[Challenge]
Return each line of the listing below that contains the word "detection". Treat uppercase and lowercase as different.

[Task inputs]

----------

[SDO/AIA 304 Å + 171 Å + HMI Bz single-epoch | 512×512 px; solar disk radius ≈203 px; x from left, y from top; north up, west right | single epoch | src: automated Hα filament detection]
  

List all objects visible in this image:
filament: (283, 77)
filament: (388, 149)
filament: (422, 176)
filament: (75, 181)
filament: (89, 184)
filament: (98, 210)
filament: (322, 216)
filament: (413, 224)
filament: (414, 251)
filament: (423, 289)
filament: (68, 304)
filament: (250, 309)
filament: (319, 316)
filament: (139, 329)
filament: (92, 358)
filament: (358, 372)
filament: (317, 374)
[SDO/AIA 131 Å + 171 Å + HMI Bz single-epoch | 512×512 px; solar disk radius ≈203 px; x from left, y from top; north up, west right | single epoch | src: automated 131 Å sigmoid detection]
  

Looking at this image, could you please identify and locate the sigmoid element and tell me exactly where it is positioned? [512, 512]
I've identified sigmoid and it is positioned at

----------

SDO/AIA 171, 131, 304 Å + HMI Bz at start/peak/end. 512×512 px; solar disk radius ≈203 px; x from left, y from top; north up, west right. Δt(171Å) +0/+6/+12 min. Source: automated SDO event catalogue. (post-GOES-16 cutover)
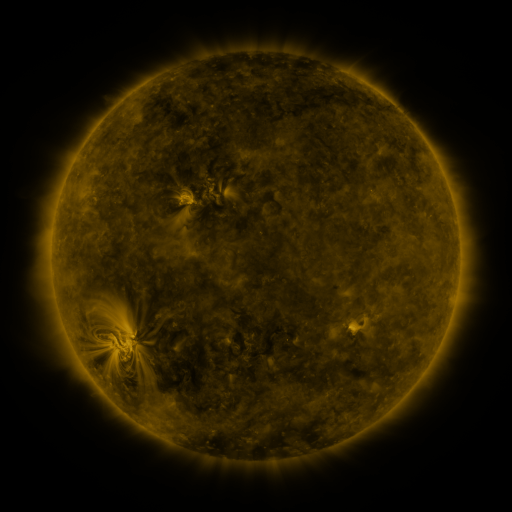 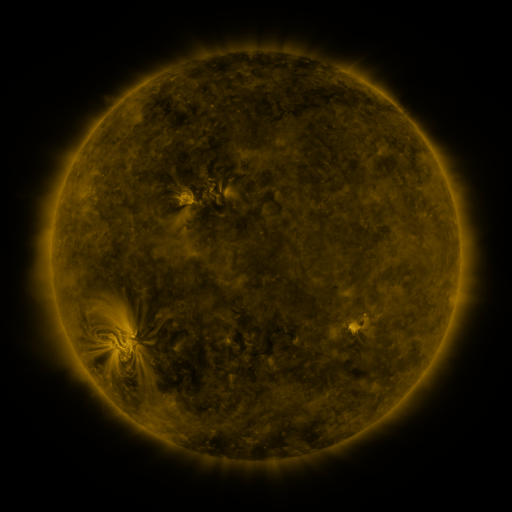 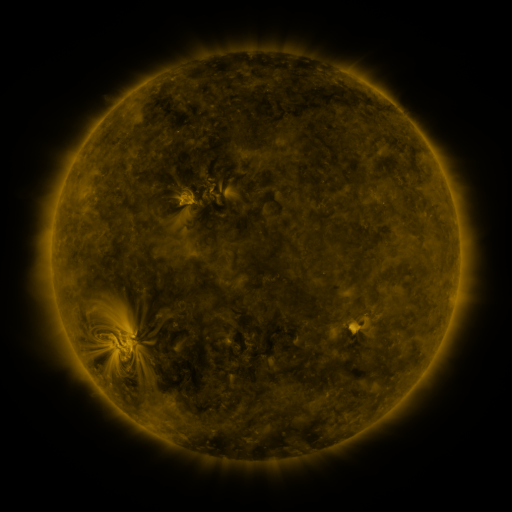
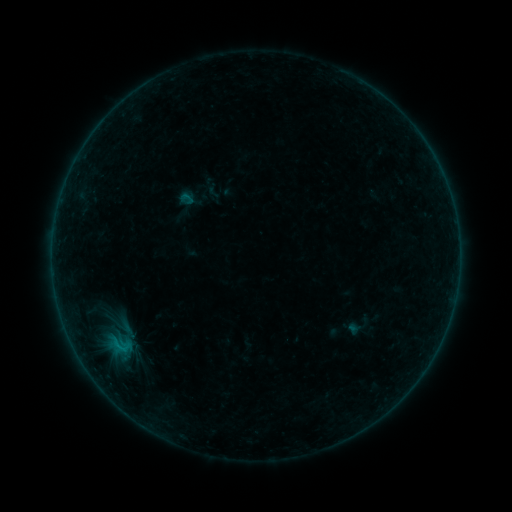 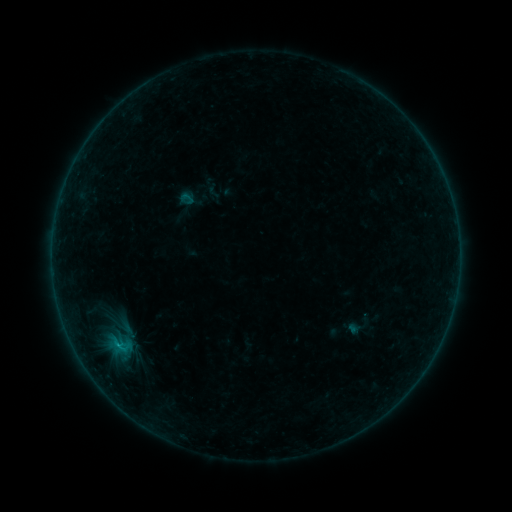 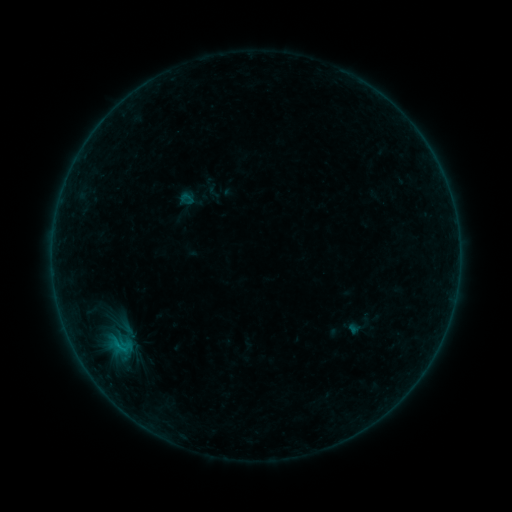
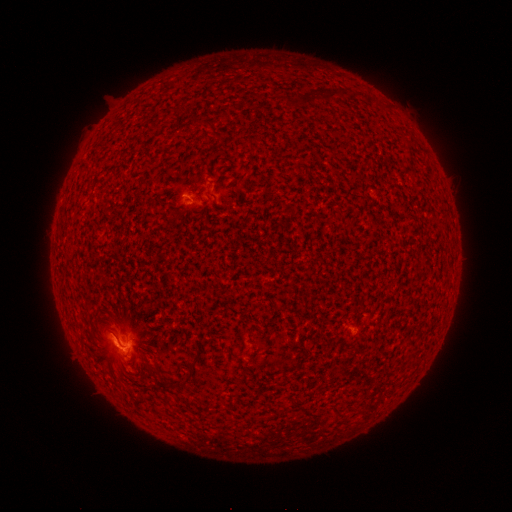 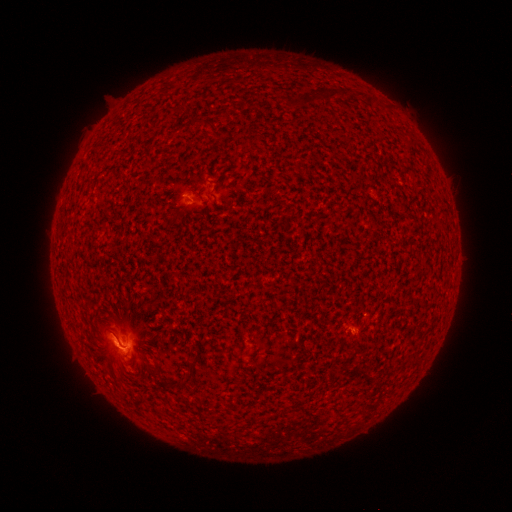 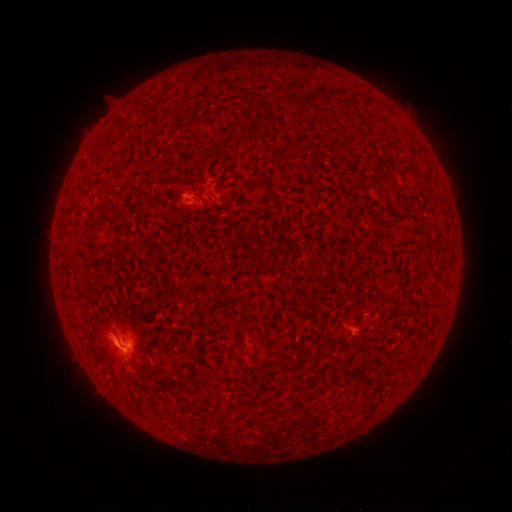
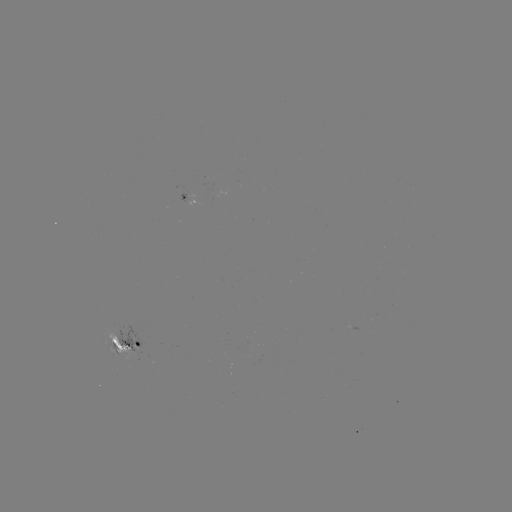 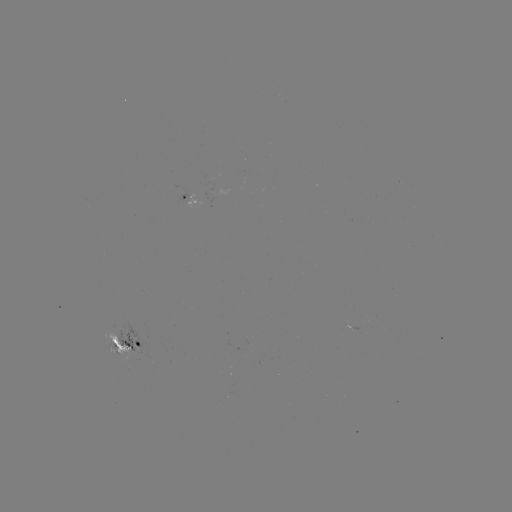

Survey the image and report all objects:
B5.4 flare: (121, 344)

----------

[Output for this task]
[SDO/AIA 304 Å + 171 Å + HMI Bz single-epoch | 512×512 px; solar disk radius ≈203 px; x from left, y from top; north up, west right | single epoch | src: automated Hα filament detection]
[SDO/AIA 131 Å + 171 Å + HMI Bz single-epoch | 512×512 px; solar disk radius ≈203 px; x from left, y from top; north up, west right | single epoch | src: automated 131 Å sigmoid detection]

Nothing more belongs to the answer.